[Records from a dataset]
----------------

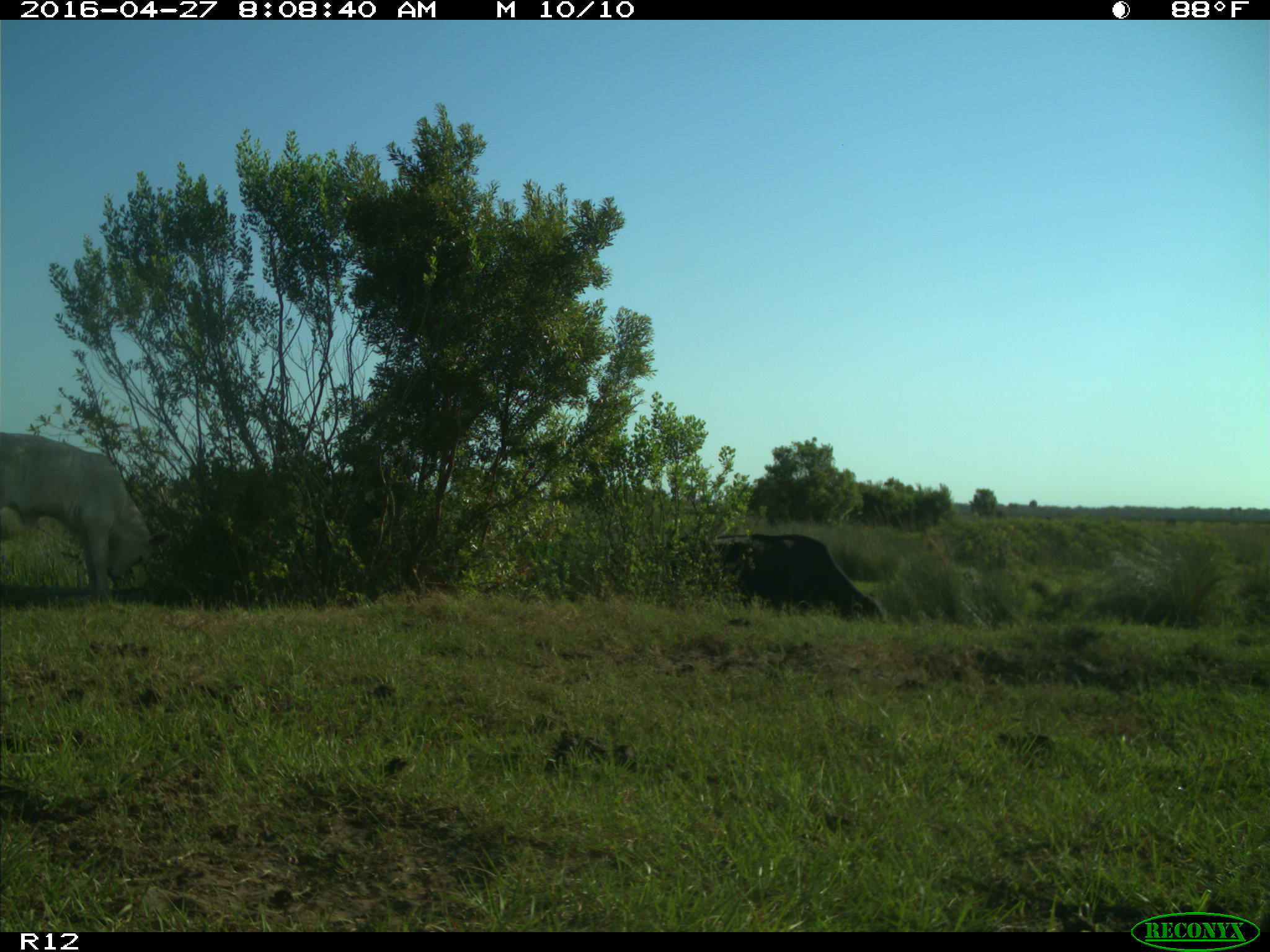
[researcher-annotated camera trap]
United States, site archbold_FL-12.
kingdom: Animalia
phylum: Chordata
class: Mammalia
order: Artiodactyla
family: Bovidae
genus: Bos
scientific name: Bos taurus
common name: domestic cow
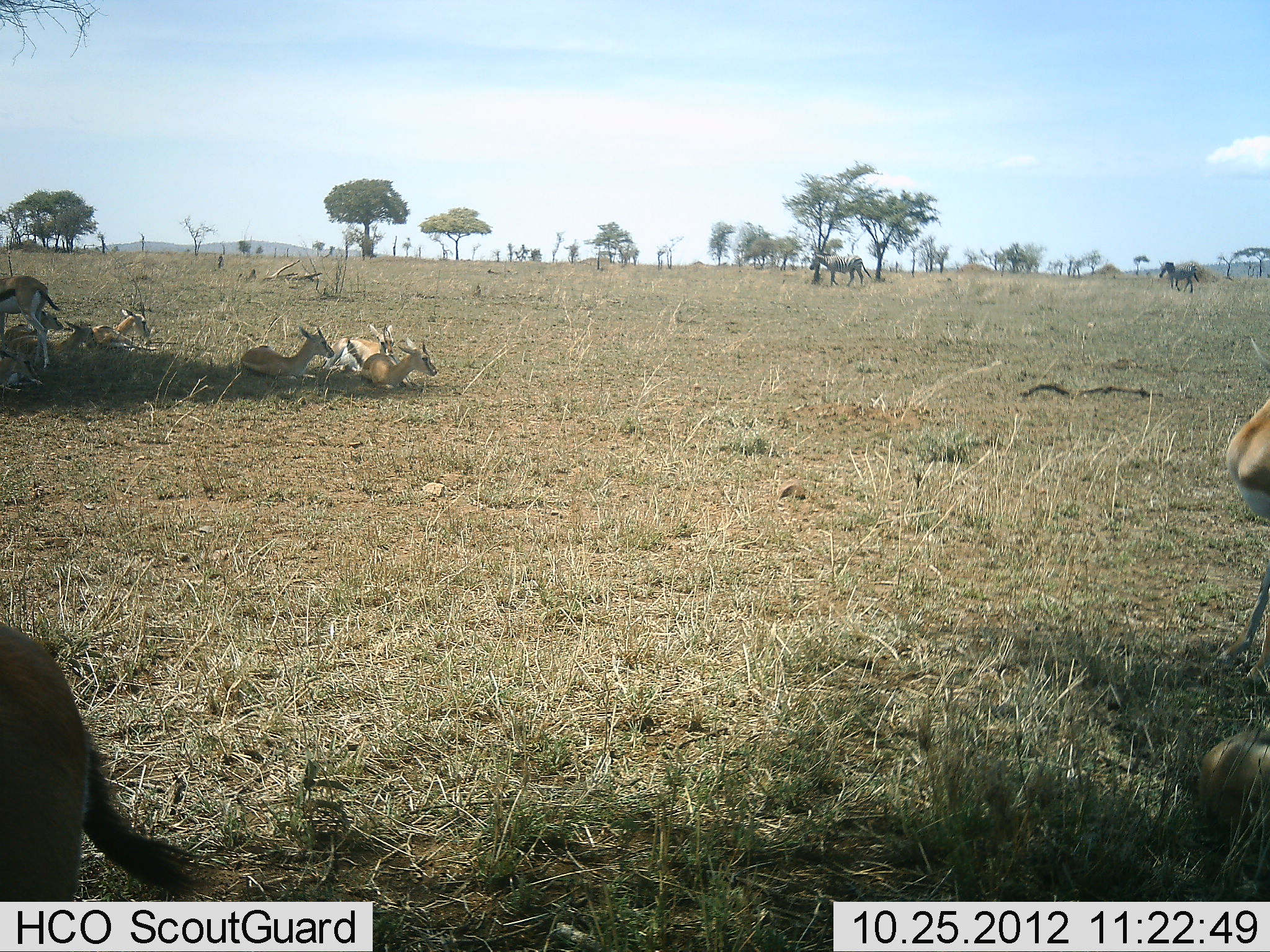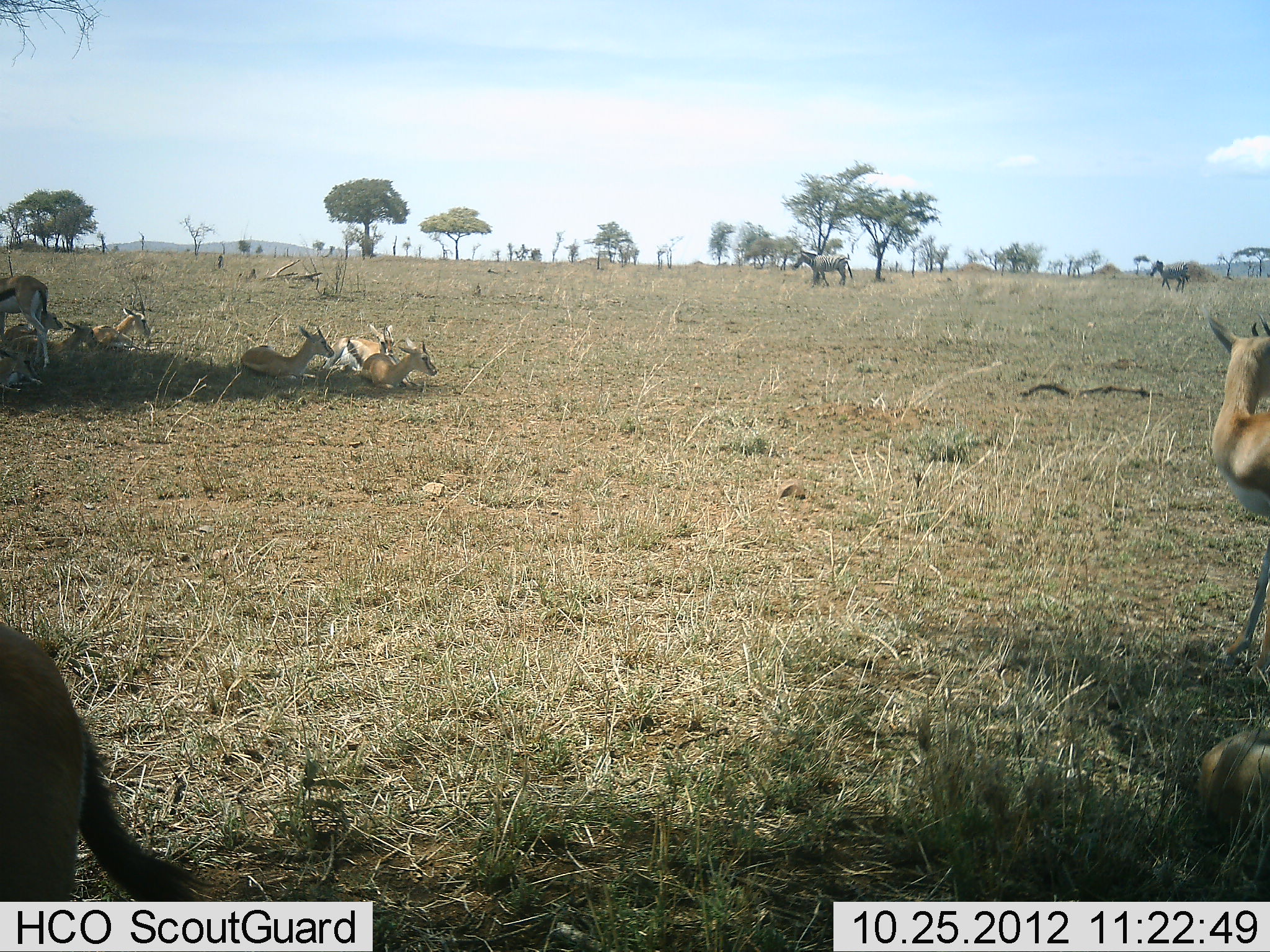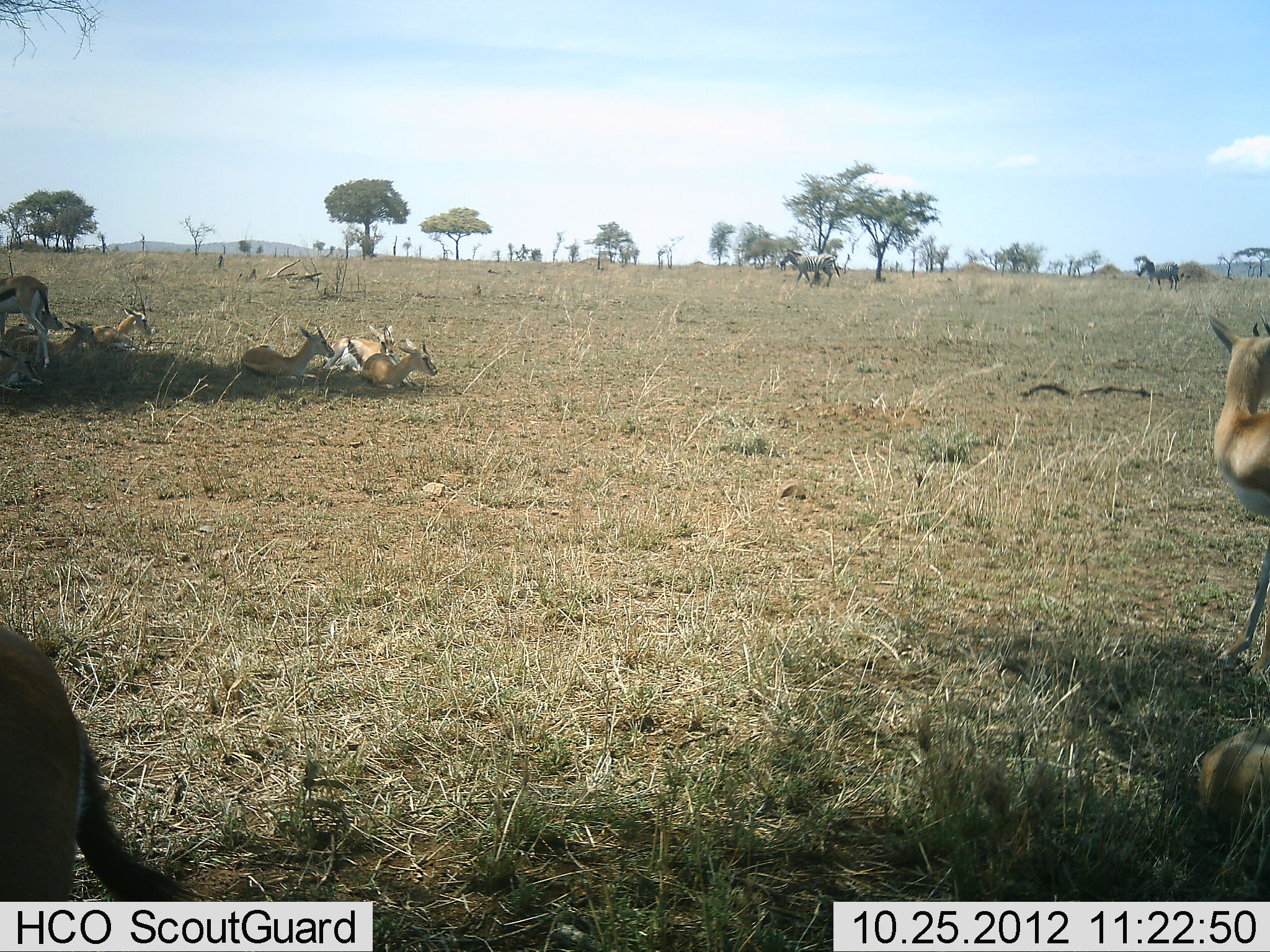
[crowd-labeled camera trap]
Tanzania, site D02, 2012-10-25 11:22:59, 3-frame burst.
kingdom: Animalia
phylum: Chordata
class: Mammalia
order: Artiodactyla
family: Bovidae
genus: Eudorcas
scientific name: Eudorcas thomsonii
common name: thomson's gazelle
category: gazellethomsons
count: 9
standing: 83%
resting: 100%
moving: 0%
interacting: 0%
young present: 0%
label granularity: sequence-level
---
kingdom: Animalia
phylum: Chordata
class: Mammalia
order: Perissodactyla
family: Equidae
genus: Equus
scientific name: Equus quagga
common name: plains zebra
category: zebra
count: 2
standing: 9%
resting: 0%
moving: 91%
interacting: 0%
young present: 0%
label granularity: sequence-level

----------------

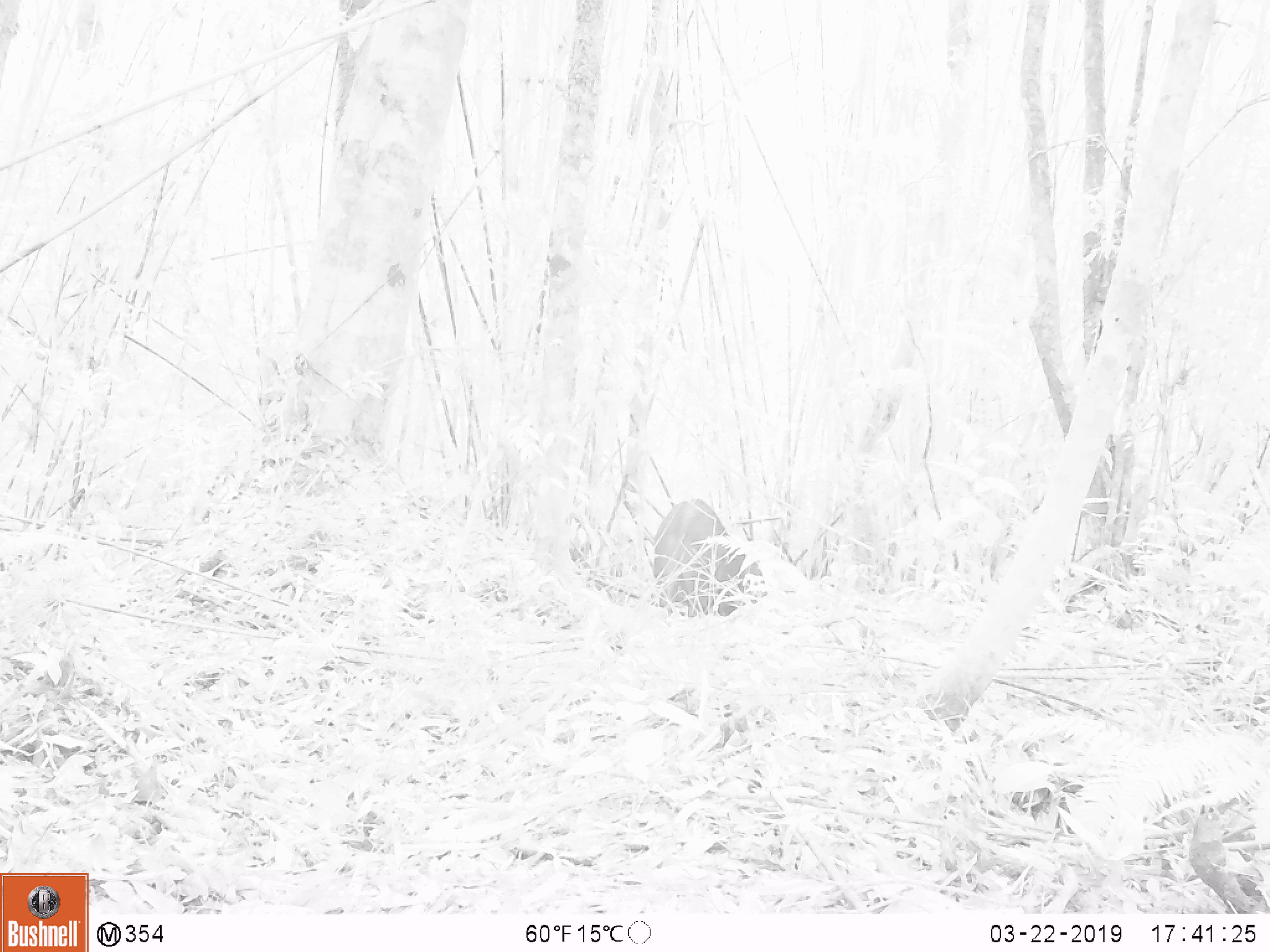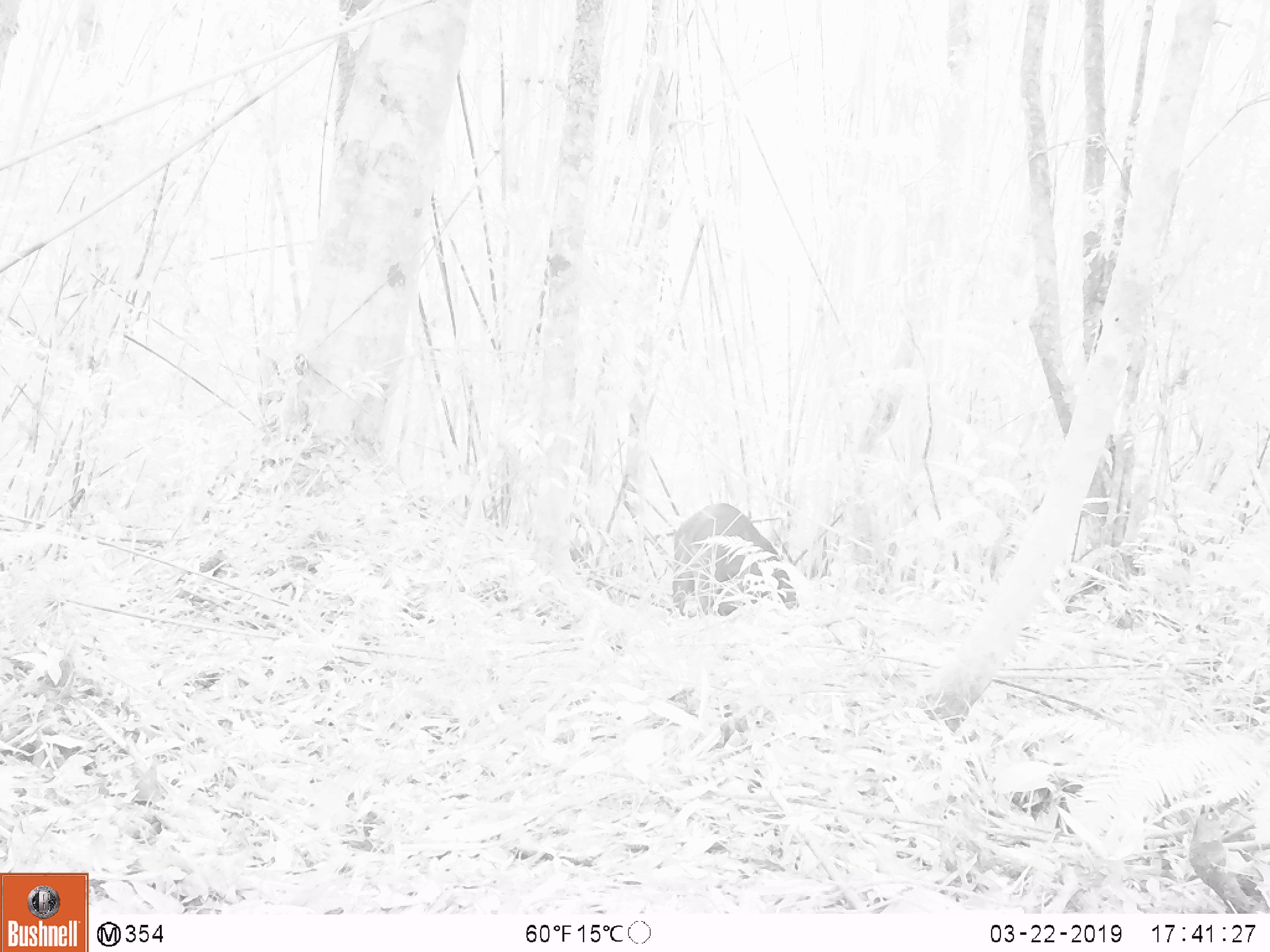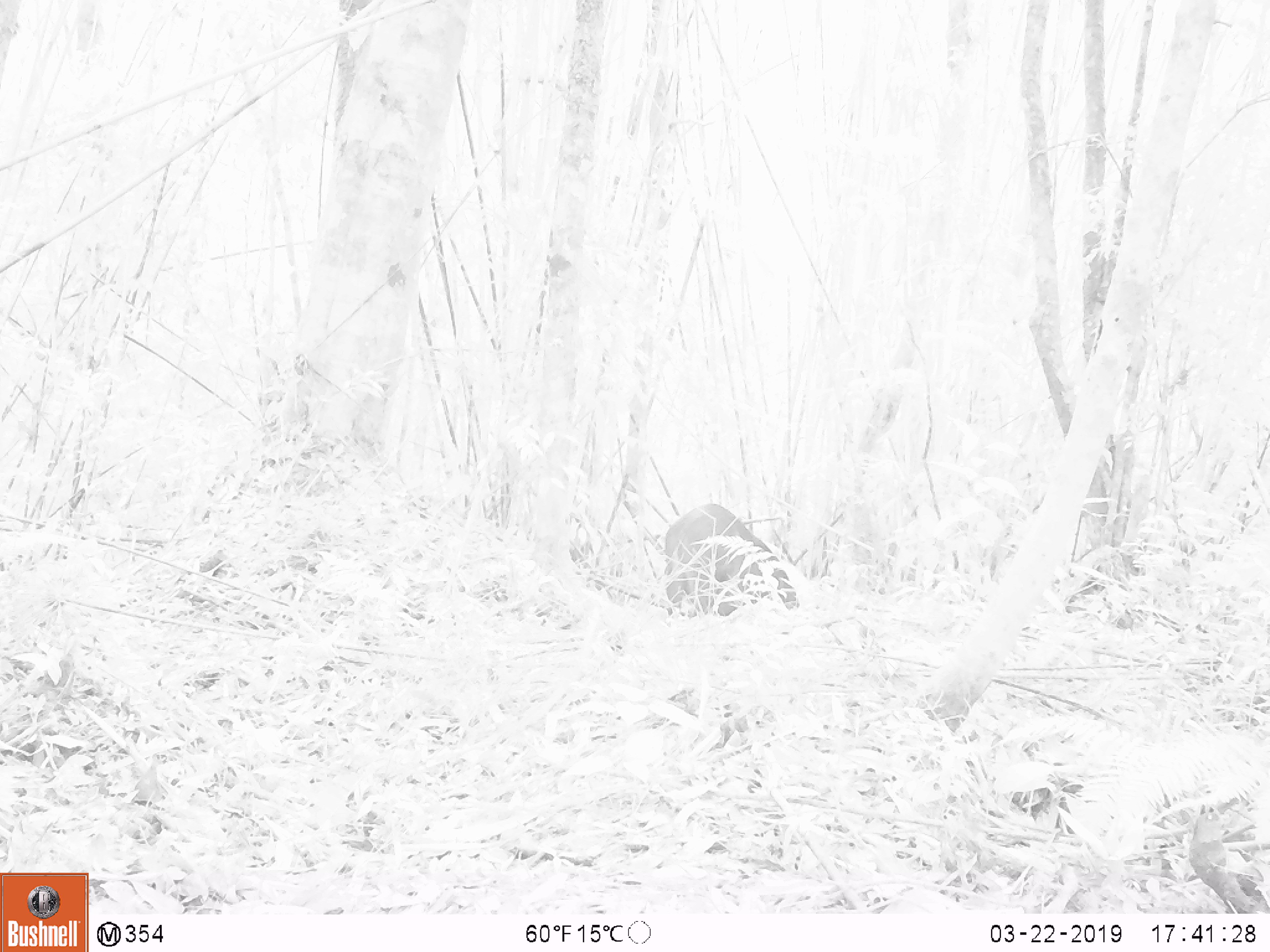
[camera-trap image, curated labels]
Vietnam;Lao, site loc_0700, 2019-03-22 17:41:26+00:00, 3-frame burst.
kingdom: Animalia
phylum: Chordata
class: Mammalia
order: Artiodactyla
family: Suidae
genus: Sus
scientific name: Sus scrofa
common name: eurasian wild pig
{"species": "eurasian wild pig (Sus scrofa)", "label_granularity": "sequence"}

----------------

= Problem =
Find and copy every line in the entries above where the string "trap" occurs.

= Reply =
[researcher-annotated camera trap]
[crowd-labeled camera trap]
[camera-trap image, curated labels]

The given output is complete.